From left: Moses Kuria, Ferdinand Waititu, Timothy Bosire, Junet Mohamed, Johnstone Muthama, Florence Mutua and Aisha Jumwa in court when they appeared over hate speech charges Inset: NCIC Chair Francis Ole Kaparo

As the country heads to the next General Election, the reckless political rhetoric full of abuses, threats, and inciting remarks is on the rise.

It is all happening in a country where the President called the opposition leader “a mad man”, a nation where an opposition MP called the President “very stupid”, and a State where the most powerful politician in Parliament allegedly incited mass deportation of populations to keep away his opponents’ voters.

The rhetoric is so bad, that in his New Year message, President Uhuru Kenyatta, complained.
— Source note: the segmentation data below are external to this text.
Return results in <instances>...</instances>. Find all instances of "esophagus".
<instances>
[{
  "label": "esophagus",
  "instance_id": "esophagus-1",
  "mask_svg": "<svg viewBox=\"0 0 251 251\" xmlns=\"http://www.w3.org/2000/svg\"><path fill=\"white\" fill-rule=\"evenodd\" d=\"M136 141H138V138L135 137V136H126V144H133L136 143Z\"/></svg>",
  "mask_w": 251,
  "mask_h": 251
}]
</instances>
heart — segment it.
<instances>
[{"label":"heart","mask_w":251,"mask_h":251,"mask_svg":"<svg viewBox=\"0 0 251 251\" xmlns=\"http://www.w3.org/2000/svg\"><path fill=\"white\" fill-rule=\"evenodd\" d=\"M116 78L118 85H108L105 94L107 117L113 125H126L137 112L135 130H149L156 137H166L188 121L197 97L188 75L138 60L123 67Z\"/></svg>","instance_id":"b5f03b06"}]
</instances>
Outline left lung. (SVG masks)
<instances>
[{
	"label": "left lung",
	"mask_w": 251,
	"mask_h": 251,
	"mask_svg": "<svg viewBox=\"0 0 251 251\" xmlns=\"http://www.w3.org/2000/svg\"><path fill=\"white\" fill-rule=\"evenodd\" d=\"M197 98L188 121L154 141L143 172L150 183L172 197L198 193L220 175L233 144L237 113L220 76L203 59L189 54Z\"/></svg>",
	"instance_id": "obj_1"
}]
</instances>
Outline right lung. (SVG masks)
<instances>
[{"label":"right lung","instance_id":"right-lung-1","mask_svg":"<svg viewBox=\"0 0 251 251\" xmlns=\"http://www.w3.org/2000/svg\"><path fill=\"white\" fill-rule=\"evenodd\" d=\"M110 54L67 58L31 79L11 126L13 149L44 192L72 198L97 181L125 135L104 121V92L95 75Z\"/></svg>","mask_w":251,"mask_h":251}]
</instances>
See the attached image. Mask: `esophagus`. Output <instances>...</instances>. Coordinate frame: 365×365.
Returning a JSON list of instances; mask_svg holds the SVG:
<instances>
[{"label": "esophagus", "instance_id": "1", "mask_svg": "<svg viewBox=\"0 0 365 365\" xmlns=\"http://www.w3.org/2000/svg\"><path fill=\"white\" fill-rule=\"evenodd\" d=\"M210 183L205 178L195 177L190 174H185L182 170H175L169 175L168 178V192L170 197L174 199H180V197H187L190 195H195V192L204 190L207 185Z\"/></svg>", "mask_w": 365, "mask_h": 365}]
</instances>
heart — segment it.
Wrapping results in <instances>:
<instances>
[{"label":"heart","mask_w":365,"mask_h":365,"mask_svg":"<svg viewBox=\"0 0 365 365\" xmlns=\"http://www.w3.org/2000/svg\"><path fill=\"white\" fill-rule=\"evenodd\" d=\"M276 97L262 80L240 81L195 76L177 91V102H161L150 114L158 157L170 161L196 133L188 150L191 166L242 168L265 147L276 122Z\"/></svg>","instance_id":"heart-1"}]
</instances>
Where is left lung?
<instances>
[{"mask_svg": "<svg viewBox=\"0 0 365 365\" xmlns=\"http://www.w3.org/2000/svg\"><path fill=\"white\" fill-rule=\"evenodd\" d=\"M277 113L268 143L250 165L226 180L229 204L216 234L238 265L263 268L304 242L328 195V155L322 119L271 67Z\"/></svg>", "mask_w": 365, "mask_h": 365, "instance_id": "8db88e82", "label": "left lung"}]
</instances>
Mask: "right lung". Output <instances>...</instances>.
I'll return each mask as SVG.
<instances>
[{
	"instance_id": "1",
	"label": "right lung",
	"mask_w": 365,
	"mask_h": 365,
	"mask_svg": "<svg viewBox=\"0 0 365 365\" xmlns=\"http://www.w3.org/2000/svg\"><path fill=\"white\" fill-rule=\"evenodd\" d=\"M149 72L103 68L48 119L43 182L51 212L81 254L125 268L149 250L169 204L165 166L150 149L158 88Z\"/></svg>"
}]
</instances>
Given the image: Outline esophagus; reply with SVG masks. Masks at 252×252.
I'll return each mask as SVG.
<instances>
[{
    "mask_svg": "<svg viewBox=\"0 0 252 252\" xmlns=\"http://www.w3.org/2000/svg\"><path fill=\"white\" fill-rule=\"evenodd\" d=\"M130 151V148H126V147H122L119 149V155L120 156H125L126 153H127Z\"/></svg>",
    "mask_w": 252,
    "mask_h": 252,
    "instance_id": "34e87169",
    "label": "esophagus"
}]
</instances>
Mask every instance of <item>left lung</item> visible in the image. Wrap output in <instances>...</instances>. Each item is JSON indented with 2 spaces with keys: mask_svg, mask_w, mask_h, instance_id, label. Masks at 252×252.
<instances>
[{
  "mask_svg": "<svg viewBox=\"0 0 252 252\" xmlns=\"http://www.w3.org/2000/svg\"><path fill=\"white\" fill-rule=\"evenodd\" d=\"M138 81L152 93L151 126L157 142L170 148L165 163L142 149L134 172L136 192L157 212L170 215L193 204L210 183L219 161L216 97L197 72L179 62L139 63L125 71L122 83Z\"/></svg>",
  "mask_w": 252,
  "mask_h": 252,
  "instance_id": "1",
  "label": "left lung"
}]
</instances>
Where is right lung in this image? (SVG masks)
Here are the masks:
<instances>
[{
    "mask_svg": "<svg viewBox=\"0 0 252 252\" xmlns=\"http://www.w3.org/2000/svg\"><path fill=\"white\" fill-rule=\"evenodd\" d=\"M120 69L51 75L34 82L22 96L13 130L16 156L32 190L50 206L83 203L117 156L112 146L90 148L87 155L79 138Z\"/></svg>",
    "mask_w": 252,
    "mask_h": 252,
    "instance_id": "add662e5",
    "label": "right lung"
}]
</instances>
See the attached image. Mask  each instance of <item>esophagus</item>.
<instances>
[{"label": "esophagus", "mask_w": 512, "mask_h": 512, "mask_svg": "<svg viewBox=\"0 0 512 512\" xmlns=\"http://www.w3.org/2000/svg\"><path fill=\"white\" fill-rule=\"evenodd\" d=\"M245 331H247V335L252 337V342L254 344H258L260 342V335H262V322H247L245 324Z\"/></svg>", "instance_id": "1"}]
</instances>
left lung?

“(These Politicians) have shouted insults in rallies and held the Presidency — which belongs to all Kenyans — in contempt,” he said.
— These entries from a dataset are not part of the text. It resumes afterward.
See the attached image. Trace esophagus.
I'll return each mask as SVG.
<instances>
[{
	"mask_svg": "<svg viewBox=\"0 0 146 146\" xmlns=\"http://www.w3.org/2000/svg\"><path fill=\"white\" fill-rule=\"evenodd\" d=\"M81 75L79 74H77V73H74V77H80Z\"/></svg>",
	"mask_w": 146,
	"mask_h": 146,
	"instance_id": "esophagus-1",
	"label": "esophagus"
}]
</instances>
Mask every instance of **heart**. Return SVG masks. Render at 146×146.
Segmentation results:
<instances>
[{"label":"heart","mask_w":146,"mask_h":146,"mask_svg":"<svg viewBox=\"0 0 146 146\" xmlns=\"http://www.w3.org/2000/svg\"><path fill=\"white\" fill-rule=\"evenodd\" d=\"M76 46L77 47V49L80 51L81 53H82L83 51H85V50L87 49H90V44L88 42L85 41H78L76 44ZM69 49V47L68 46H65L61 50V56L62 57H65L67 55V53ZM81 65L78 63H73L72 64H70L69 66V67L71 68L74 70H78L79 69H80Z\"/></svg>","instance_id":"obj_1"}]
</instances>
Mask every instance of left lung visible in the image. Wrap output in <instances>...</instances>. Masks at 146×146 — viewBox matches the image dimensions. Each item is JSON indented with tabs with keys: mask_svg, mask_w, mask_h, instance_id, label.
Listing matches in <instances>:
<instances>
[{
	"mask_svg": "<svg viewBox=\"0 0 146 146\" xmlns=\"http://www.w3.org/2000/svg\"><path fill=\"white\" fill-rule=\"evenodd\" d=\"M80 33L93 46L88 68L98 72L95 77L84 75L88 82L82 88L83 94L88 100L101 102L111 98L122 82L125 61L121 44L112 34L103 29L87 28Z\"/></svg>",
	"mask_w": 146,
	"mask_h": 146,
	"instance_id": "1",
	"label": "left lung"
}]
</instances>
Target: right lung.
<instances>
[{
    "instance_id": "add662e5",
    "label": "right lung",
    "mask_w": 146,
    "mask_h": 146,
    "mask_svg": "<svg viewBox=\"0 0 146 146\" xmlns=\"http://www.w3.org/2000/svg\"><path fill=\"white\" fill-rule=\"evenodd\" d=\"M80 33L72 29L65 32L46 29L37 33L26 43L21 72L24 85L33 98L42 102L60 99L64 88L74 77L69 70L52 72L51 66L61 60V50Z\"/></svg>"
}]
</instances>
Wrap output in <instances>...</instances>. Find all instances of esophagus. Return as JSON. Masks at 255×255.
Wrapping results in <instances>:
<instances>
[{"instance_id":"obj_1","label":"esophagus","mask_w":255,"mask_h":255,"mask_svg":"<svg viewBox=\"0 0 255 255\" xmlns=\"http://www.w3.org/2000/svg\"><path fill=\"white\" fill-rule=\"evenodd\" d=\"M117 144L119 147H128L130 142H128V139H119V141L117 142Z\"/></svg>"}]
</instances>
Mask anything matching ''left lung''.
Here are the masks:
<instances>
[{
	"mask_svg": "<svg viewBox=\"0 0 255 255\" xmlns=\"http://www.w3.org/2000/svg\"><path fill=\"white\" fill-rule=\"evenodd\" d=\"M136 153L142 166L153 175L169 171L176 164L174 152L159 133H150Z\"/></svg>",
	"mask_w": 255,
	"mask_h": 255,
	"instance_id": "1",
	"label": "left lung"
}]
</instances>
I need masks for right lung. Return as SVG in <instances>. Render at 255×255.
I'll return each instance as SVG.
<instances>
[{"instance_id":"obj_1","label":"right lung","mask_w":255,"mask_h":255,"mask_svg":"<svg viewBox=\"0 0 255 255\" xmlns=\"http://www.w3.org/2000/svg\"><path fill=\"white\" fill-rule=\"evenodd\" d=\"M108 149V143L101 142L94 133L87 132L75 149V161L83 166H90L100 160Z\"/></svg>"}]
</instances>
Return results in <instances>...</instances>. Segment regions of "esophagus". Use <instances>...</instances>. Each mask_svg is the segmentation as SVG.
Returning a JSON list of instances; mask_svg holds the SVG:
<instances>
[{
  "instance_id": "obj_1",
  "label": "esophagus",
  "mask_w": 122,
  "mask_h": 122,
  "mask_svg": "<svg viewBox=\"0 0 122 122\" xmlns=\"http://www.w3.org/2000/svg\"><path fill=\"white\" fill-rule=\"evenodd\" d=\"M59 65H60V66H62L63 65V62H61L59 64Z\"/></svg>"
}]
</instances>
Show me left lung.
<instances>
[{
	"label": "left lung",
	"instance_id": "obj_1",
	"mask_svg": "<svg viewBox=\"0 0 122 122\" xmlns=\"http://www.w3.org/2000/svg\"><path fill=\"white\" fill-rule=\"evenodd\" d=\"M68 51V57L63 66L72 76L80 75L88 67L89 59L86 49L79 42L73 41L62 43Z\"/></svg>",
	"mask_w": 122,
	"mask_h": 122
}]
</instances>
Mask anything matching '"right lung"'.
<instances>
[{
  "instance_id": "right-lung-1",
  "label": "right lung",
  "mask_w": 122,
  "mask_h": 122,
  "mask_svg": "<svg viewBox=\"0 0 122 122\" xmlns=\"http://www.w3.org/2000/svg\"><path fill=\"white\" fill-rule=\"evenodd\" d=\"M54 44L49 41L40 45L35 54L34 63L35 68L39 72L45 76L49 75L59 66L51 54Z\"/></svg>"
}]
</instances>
The trouble is that the politicians have mastered the game: They incite violence, abuse and threaten their opponents, when they are caught on tape, there’s usually a public uproar that wakes up the rudderless National Cohesion and Integration Commission and the Directorate of Criminal Investigations.

The politicians are summoned; they record statements, sometimes the matters end up in court, and then there follows a loud silence as the slow wheels of justice spin, mounting legal pebbles of evidence and litigation boulders of witnesses.

At other times, the walk through the white façade and glass doors of the Directorate of Criminal Investigations headquarters in Nairobi’s Kiambu Road “to record a statement” or for “grilling”. Then the trail runs cold, for years.

The statistics show that at least a dozen political leaders have been caught in the hate speech imbroglio and of those, at least ten, have made that ritual journey to record statements at the DCI and have ended up in court. It is so bad, to an extent that there are now repeat suspects of alleged hate speech among them the foul-mouthed Moses Kuria (Gatundu South MP) and Ferdinand Waititu (Kabete).

The list of leaders who have landed in trouble because of fetid statements coming from their mouths include MPs Mishi Mboko, Johnstone Muthama, Moses Kuria, George Aladwa, Billow Kerrow, Governor Kabogo, Junet Mohammed, Kimani Ngunjiri, Ferdinand Waititu, Aisha Jumwa, Florence Mutua, Timothy Bosire.

The latest addition into that list is the Leader of Majority Party Aden Duale, who was forced to record a statement after a widely circulated audio clip caught him making nefarious remarks. He has since denied making those hateful remarks.

The law is very clear. If you do anything that is “threatening, abusive or insulting or involves the use of threatening, abusive or insulting words or behaviour” with the intention of stirring “ethnic hatred, or having regard to all the circumstances, ethnic hatred is likely to be stirred up” commits an offence of hate speech.

“Any person who commits an offence under this section shall be liable to a fine not exceeding one million shillings or to imprisonment for a term not exceeding three years or to both,” reads the NCIC Act.